9. Generative Modeling: From Uncertainty Quantification to Stochastic Downscaling#
9.1. Learning Objectives:#
Define generative modeling
Know different ways of adding uncertainty to ML models
Understand how to evaluate such uncertainty estimates
Know three state-of-the-art generative models
Apprehend applications of latent data representations
9.2. Generative Modeling#
Generative modeling refers to a class of models within artificial intelligence that focuses on the creation of new data samples that resemble a given dataset. Instead of predictive tasks, like classification or regression, generative models aim to understand and mimic the underlying structure of the data to generate entirely new samples.
These models learn the probability distribution of the input data, capturing the patterns and relationships among the data points. They can then generate new instances that, ideally, exhibit similar characteristics to the original dataset.
9.3. Add Uncertainty to Machine Learning Models#
Incorporating uncertainty into machine learning models is pivotal, especially in scenarios where decisions rely on understanding the confidence or reliability of predictions. Several methods exist to inject uncertainty into models:
Ensemble Prediction: Ensemble methods, like bagging or boosting, involve training multiple models on different subsets of data or using diverse algorithms. The variance among predictions across these models reflects uncertainty. Aggregating these predictions, such as through averaging or weighted averaging, provides more robust estimates.
Multi-Model Approaches: Combining predictions from diverse models, possibly stemming from different architectures or learning algorithms, can provide a broader perspective on uncertainty. Integrating outputs from these models allows capturing various sources of uncertainty present in the data.
Parametric Distributional Prediction: Certain models, like Bayesian Neural Networks or Gaussian Processes, parameterize probability distributions over predictions. These models learn the uncertainty in terms of distribution parameters, enabling the estimation of full predictive distributions rather than point estimates.
Non-Parametric Distributional Prediction: Methods like Kernel Density Estimation or Histogram-based approaches directly estimate the underlying probability distribution of the predictions. These techniques offer non-parametric ways to model uncertainty without assuming specific functional forms for distributions.

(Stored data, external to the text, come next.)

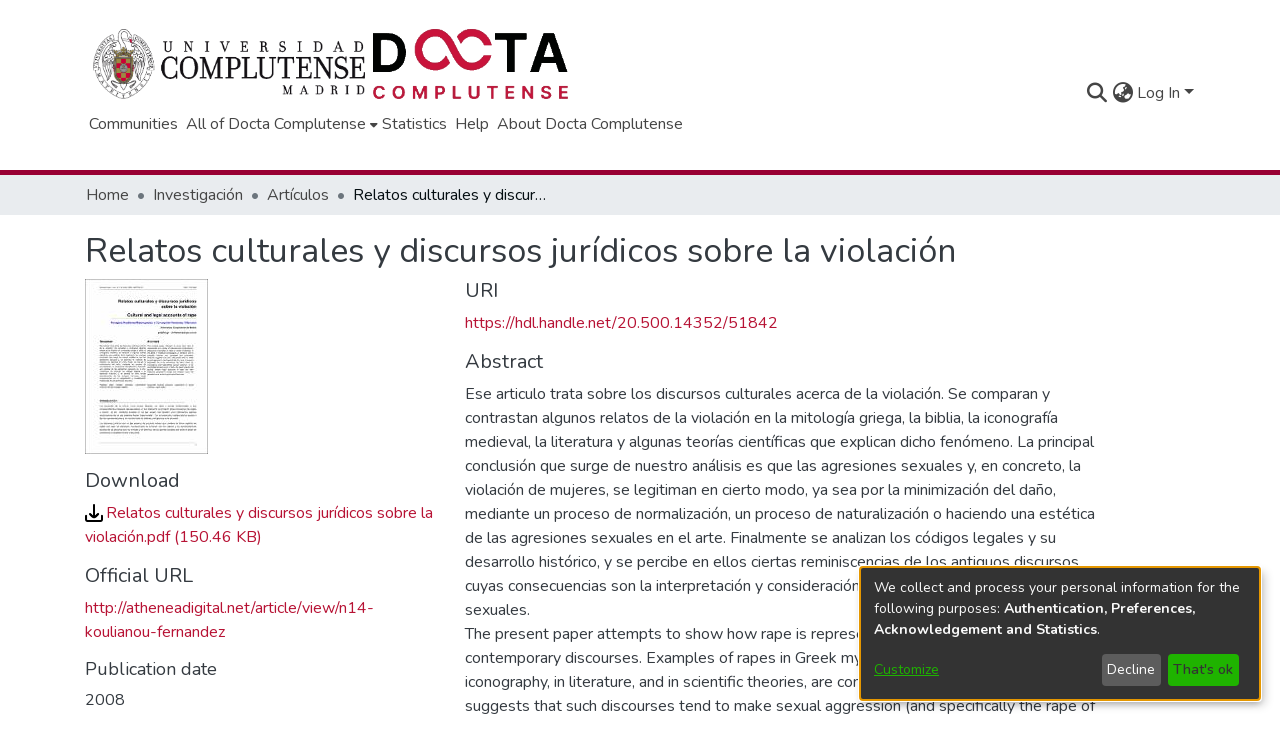

--- FILE ---
content_type: application/javascript; charset=UTF-8
request_url: https://docta.ucm.es/runtime.be47eb8a116b0802.js
body_size: 6633
content:
(()=>{"use strict";var e,g={},v={};function f(e){var d=v[e];if(void 0!==d)return d.exports;var a=v[e]={id:e,loaded:!1,exports:{}};return g[e].call(a.exports,a,a.exports,f),a.loaded=!0,a.exports}f.m=g,e=[],f.O=(d,a,b,r)=>{if(!a){var c=1/0;for(t=0;t<e.length;t++){for(var[a,b,r]=e[t],l=!0,n=0;n<a.length;n++)(!1&r||c>=r)&&Object.keys(f.O).every(p=>f.O[p](a[n]))?a.splice(n--,1):(l=!1,r<c&&(c=r));if(l){e.splice(t--,1);var i=b();void 0!==i&&(d=i)}}return d}r=r||0;for(var t=e.length;t>0&&e[t-1][2]>r;t--)e[t]=e[t-1];e[t]=[a,b,r]},f.n=e=>{var d=e&&e.__esModule?()=>e.default:()=>e;return f.d(d,{a:d}),d},(()=>{var d,e=Object.getPrototypeOf?a=>Object.getPrototypeOf(a):a=>a.__proto__;f.t=function(a,b){if(1&b&&(a=this(a)),8&b||"object"==typeof a&&a&&(4&b&&a.__esModule||16&b&&"function"==typeof a.then))return a;var r=Object.create(null);f.r(r);var t={};d=d||[null,e({}),e([]),e(e)];for(var c=2&b&&a;"object"==typeof c&&!~d.indexOf(c);c=e(c))Object.getOwnPropertyNames(c).forEach(l=>t[l]=()=>a[l]);return t.default=()=>a,f.d(r,t),r}})(),f.d=(e,d)=>{for(var a in d)f.o(d,a)&&!f.o(e,a)&&Object.defineProperty(e,a,{enumerable:!0,get:d[a]})},f.f={},f.e=e=>Promise.all(Object.keys(f.f).reduce((d,a)=>(f.f[a](e,d),d),[])),f.u=e=>(8592===e?"common":e)+"."+{0:"92cff4985ec0bb19",31:"abb215f2c0a62581",74:"997c19c65477e2fd",89:"c7c6337aca4f2d28",106:"e3ea2727d763e255",183:"6696ed2c0bbf8cb0",189:"165ee6d13d91bc8a",290:"b24c3b3cef434f8f",292:"fe071858bd27fe95",351:"acd4d0de45446672",386:"c4b5274ffbe106e8",510:"6bd2fb2bb5f86ebe",514:"905ed07d892ac923",536:"2d699d8c057db878",595:"60a4d0827f69f190",774:"6a736b88997266ba",825:"75a0f3947bc9e044",1053:"47c2f53348bdcecf",1064:"437954798d0d14db",1092:"fe5e83e7fc847675",1135:"23d612fe8a0cebbf",1163:"0106f027ac47af95",1193:"b57374a09f4ac72a",1195:"d8859c802077e3eb",1270:"5ad9f962d056c26c",1304:"70c7d027e1f91b9a",1389:"88d440f868150890",1408:"5ccc7c719890f26f",1611:"2ecc0199d258fd61",1760:"42c78e21fb3f775f",1946:"c5845bff402eb522",1993:"9691fab03e15f71f",2106:"7e946073a5c8df8f",2121:"5b4786b4b07ca040",2305:"24bf2a8a5a7bdb49",2334:"d43a07a3d899f313",2354:"52843e42a487fda6",2514:"10ca61f0a830c988",2746:"759b38da53f33a8b",2869:"eca76446f405f165",2872:"268fce7f3ff1a1ea",2911:"332d07ed43827851",2933:"fcfabf1ca909e0f1",3049:"ca0696dcb5266f88",3168:"2cbf8638ebd58509",3192:"89ea07f0a5fb8368",3315:"ad91f49873e5c1a2",3456:"17d4c1946c1a4aab",3457:"a6010cec8f42861e",3566:"de8bc39ff558d630",3574:"501dea13118a3cba",3594:"3e5ae05af9440ff3",3695:"370a3bc16efbaa88",3737:"e9270e699e6ca36e",3813:"9ba0a8fce8f26976",3961:"e703ec9594955883",4041:"eca8ed04e3d22874",4189:"476e8d8581af6a4c",4234:"2ecc2607d5f3f29b",4277:"0fb8ba5762e5b5b4",4475:"a33ea2fd421dd57f",4555:"c555dc555cc4aca0",4560:"30dd5f5afeb848eb",4576:"feac06900efeeb11",4623:"f736887efa903b22",4715:"5765385cde7f95b3",4754:"5a194d2bdfe178ab",4826:"9e3737042b678079",4958:"a77e5f02998253bf",4978:"9e3d67c0e4fe9c52",5211:"82a4ec667a9f885d",5215:"a6bd12d29d51dff0",5275:"7bd2d91c727c8cbd",5332:"5a7b8729098f0590",5365:"1705e4e62bc95028",5379:"ac2413c631832961",5382:"a0bed10380aa5bdb",5448:"3a9dbf17bb32cf7d",5532:"2f9782d31f88bb25",5588:"2ca09a13219d4b9a",5682:"375ff2db1564ca5e",5713:"666dcd776d0e39db",5747:"5de334c06c4bdaf6",5788:"23c576107291602d",5806:"29701190804981ca",5851:"03541b85d7240689",5939:"0871faf766aa57ff",6199:"55d580d30c1a4989",6407:"36942a389a64ce34",6470:"9111d385a448c38c",6527:"15dabb3b6ebdb019",6568:"4588a5fa5825024e",6822:"803619ff7af5156d",6933:"a5f263036af73363",7151:"5a07391951f0aa39",7189:"7d3148ddd68ebc39",7219:"238987af73a0cddb",7295:"4d5904ce14fb9319",7334:"7ad8dd576d61d949",7356:"8ddfc9a255ae0850",7625:"eb73ad5b08560bad",7657:"a164eee6cf6b198e",7708:"4db92c6464c02b52",7861:"26dd62f498e7b25b",7974:"877f026c8be0dd96",8075:"974e6cecd858b0a4",8198:"d5c3538ac2d6d671",8207:"7eefe49682293dd8",8247:"53d0fe21c2ccfa87",8321:"4e740bf42f0f3d3f",8356:"5174684b44909d5e",8394:"161a4b04ecc9a28e",8402:"79fd7b980c039e68",8438:"38dbdbe0aa842c11",8519:"00894fa5380e05e6",8559:"b301fea60d9ad2b2",8592:"4f18787329da7a9d",8594:"6bca1602f31d8ff0",8710:"36b460a8eebb5c37",8711:"647be9ae89a28543",8749:"300b503150f0290e",8818:"dac0af627f96e0ec",9107:"b47c3afa23976bbd",9152:"e2f1a21aed7639f2",9185:"a1b2537c0e238856",9238:"22791b7e8f196b87",9288:"dab638a16c3e814d",9378:"40b0b411babcb9a2",9424:"f32146ed44f34fcb",9450:"f9f45841936452f6",9454:"de6a5ff58a43c52d",9495:"4ea05926a1ef05d3",9540:"17a698e3a9bd8b3b",9587:"02aaf27ccfae25ed",9598:"afc8931d6ecd1496",9607:"35c181a5f0f86ac6",9717:"c591591683ead000",9894:"725330f139921e6a",9979:"4d7a6316bb278d22"}[e]+".js",f.miniCssF=e=>{},f.o=(e,d)=>Object.prototype.hasOwnProperty.call(e,d),(()=>{var e={},d="dspace-angular:";f.l=(a,b,r,t)=>{if(e[a])e[a].push(b);else{var c,l;if(void 0!==r)for(var n=document.getElementsByTagName("script"),i=0;i<n.length;i++){var o=n[i];if(o.getAttribute("src")==a||o.getAttribute("data-webpack")==d+r){c=o;break}}c||(l=!0,(c=document.createElement("script")).type="module",c.charset="utf-8",c.timeout=120,f.nc&&c.setAttribute("nonce",f.nc),c.setAttribute("data-webpack",d+r),c.src=f.tu(a)),e[a]=[b];var s=(_,p)=>{c.onerror=c.onload=null,clearTimeout(u);var h=e[a];if(delete e[a],c.parentNode&&c.parentNode.removeChild(c),h&&h.forEach(y=>y(p)),_)return _(p)},u=setTimeout(s.bind(null,void 0,{type:"timeout",target:c}),12e4);c.onerror=s.bind(null,c.onerror),c.onload=s.bind(null,c.onload),l&&document.head.appendChild(c)}}})(),f.r=e=>{typeof Symbol<"u"&&Symbol.toStringTag&&Object.defineProperty(e,Symbol.toStringTag,{value:"Module"}),Object.defineProperty(e,"__esModule",{value:!0})},f.nmd=e=>(e.paths=[],e.children||(e.children=[]),e),(()=>{var e;f.tt=()=>(void 0===e&&(e={createScriptURL:d=>d},typeof trustedTypes<"u"&&trustedTypes.createPolicy&&(e=trustedTypes.createPolicy("angular#bundler",e))),e)})(),f.tu=e=>f.tt().createScriptURL(e),f.p="",(()=>{var e={3666:0};f.f.j=(b,r)=>{var t=f.o(e,b)?e[b]:void 0;if(0!==t)if(t)r.push(t[2]);else if(3666!=b){var c=new Promise((o,s)=>t=e[b]=[o,s]);r.push(t[2]=c);var l=f.p+f.u(b),n=new Error;f.l(l,o=>{if(f.o(e,b)&&(0!==(t=e[b])&&(e[b]=void 0),t)){var s=o&&("load"===o.type?"missing":o.type),u=o&&o.target&&o.target.src;n.message="Loading chunk "+b+" failed.\n("+s+": "+u+")",n.name="ChunkLoadError",n.type=s,n.request=u,t[1](n)}},"chunk-"+b,b)}else e[b]=0},f.O.j=b=>0===e[b];var d=(b,r)=>{var n,i,[t,c,l]=r,o=0;if(t.some(u=>0!==e[u])){for(n in c)f.o(c,n)&&(f.m[n]=c[n]);if(l)var s=l(f)}for(b&&b(r);o<t.length;o++)f.o(e,i=t[o])&&e[i]&&e[i][0](),e[i]=0;return f.O(s)},a=self.webpackChunkdspace_angular=self.webpackChunkdspace_angular||[];a.forEach(d.bind(null,0)),a.push=d.bind(null,a.push.bind(a))})()})();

Monte Carlo Dropout (MC Dropout): Applying dropout during both training and testing in neural networks, and then performing multiple forward passes during testing, allows the model to approximate Bayesian inference. The variance in predictions across these passes provides estimates of uncertainty.
Fig 1. Summary schematics and key ideas for non-Bayesian uncertainty quantification approaches (Haynes et al. 2023)
By adding uncertainty, models become more robust, reliable, and adaptable to real-world complexities.
Fig 2. Information flow for an machine learning model with uncertainty quantification (Haynes et al. 2023)
9.4. Evaluate Uncertainty#
Evaluating uncertainty estimates in machine learning models involves various methods and metrics, such as:
Spread-Skill Plot: This metric assesses the relationship between uncertainty and model performance. It plots the spread of predicted uncertainties against the model’s accuracy. A good model demonstrates higher uncertainty for incorrectly predicted instances.
Continuous Ranked Probability Score (CRPS): Measures the discrepancy between predicted and observed cumulative distribution functions. Lower CRPS values indicate better calibration and accuracy of uncertainty estimates.
9.5. Notable Genetative Models:#
Autoencoders: Neural networks designed to learn a compressed representation of the input data, which can then be used to generate similar data.
Generative Adversarial Networks (GANs): Comprising two networks—a generator and a discriminator—that compete against each other. The generator creates synthetic samples, and the discriminator tries to distinguish between real and generated data. Through adversarial training, the generator improves its ability to produce more realistic samples.
Variational Autoencoders (VAEs): Another type of autoencoder that is trained to generate new data points by learning the underlying probability distribution of the data.
Probabilistic Graphical Models (PGMs): A framework for modeling probability distributions using graphs, incorporating nodes to represent random variables and edges to signify dependencies between variables.
9.6. Latent data representations#
Latent data representations, existing on a latent manifold, are condensed, abstract encodings extracted from raw data through methods like autoencoders, VAEs, or GANs. These representations capture essential features while reducing dimensionality, residing within a structured latent space.
In semi-supervised learning, latent manifolds within latent data representations may capture the underlying structure or the distribution of the data, to improve the model’s performance when only a limited portion of the data is labeled. For example, models may use unlabeled data that lie close to the clusters or structures within the latent manifold to generalize better, thus learning from both labeled and unlabeled data points. The structure of the latent manifold helps in defining decision boundaries, assigning labels to unlabeled data points. The smoothness and continuity of the latent space assist in guiding the model’s predictions, allowing for more accurate classifications even with limited labeled data.